Saved entries:

┏━━

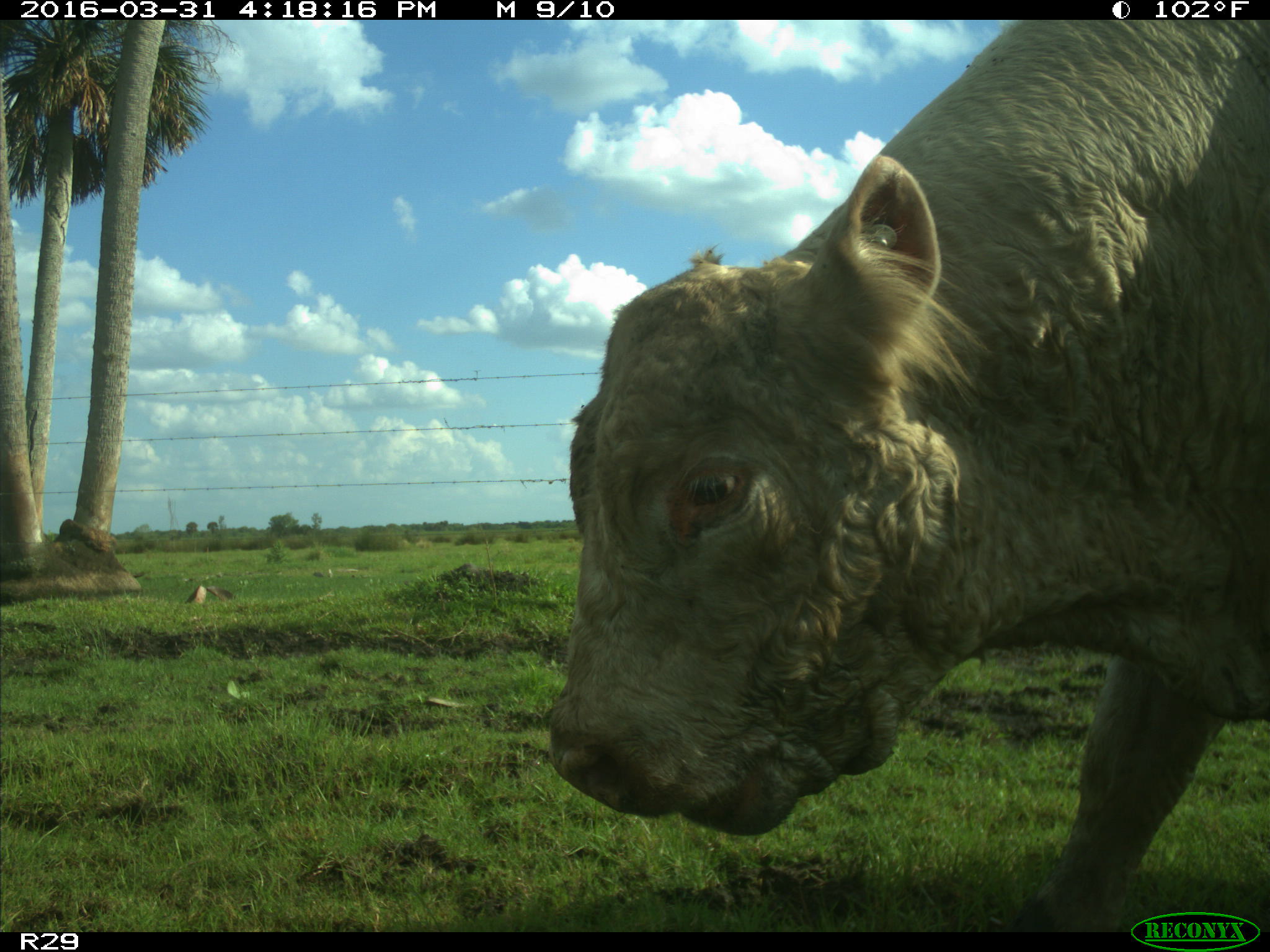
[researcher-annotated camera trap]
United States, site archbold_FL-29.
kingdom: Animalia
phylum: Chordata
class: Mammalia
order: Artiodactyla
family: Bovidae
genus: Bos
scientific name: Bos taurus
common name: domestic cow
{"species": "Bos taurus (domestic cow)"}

┗━━
┏━━

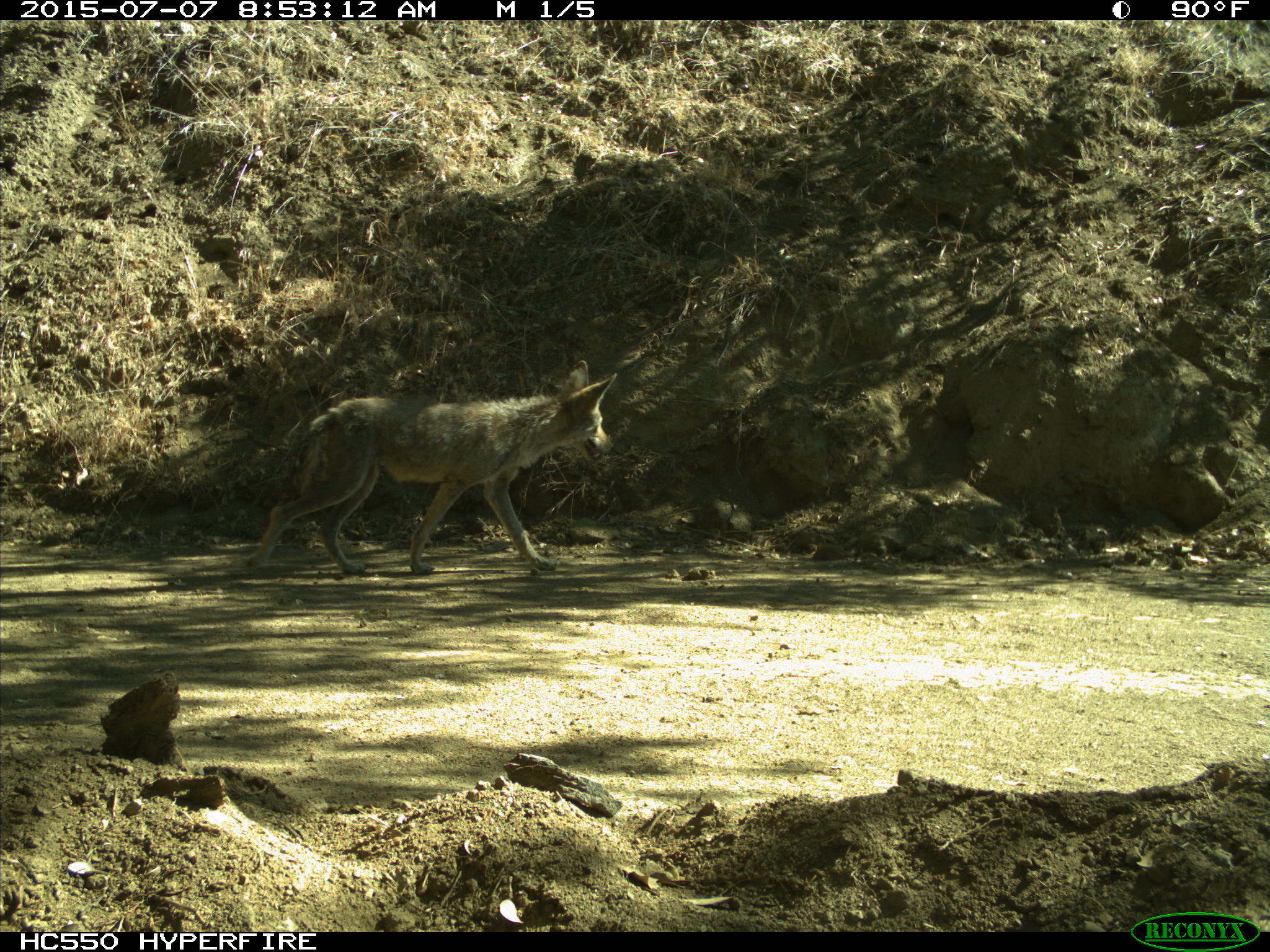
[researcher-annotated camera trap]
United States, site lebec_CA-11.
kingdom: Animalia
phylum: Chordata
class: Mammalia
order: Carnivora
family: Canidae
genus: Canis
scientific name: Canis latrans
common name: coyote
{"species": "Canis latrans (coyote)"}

┗━━
┏━━

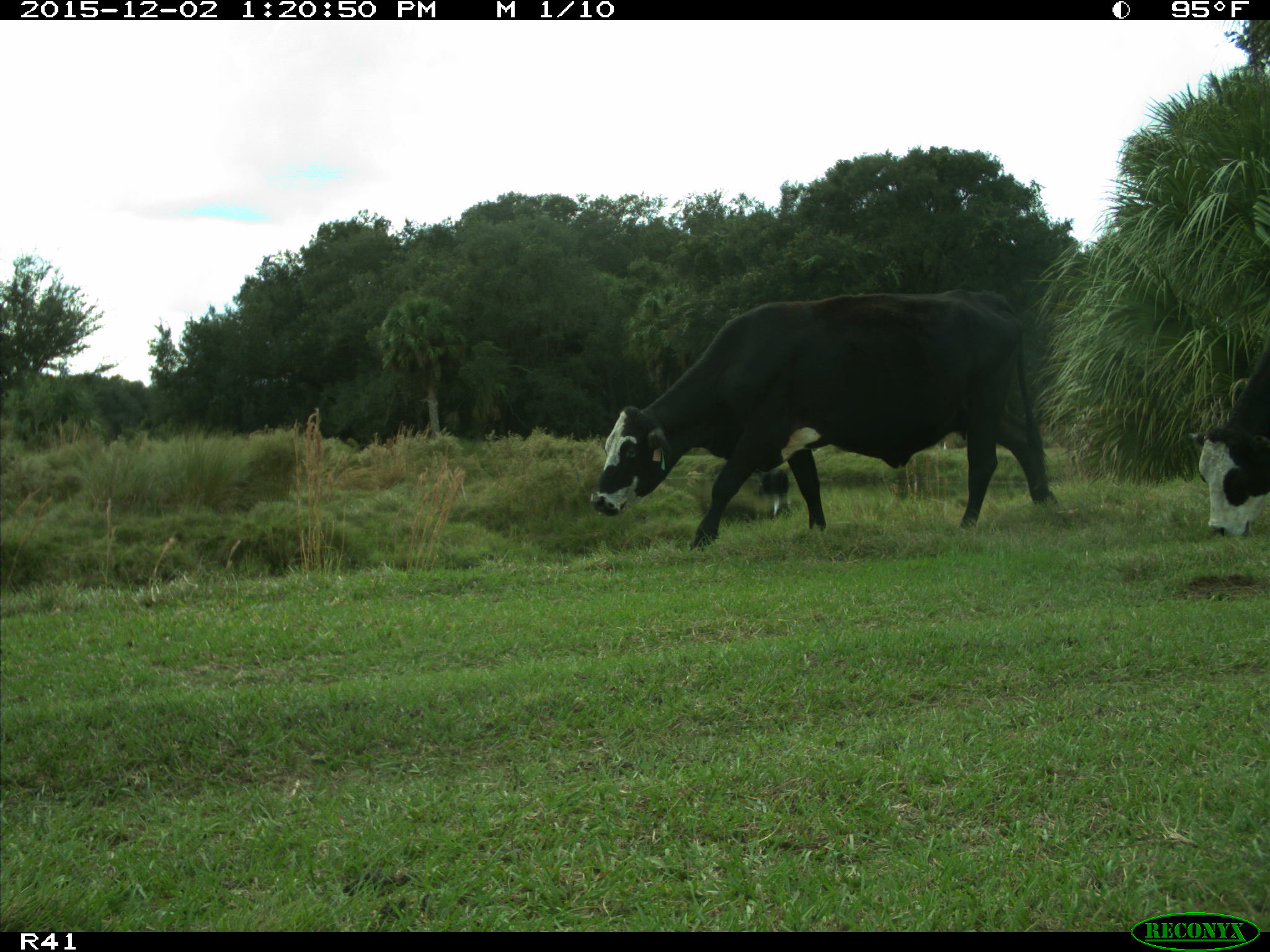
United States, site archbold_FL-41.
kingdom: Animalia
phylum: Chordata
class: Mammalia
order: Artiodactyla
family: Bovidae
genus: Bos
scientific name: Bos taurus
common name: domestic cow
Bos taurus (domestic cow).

┗━━

### WHAT IS REQUIRED
Please find each line in the records above that holds the word "site", and copy it.

### EXERCISE SOLUTION
United States, site archbold_FL-29.
United States, site lebec_CA-11.
United States, site archbold_FL-41.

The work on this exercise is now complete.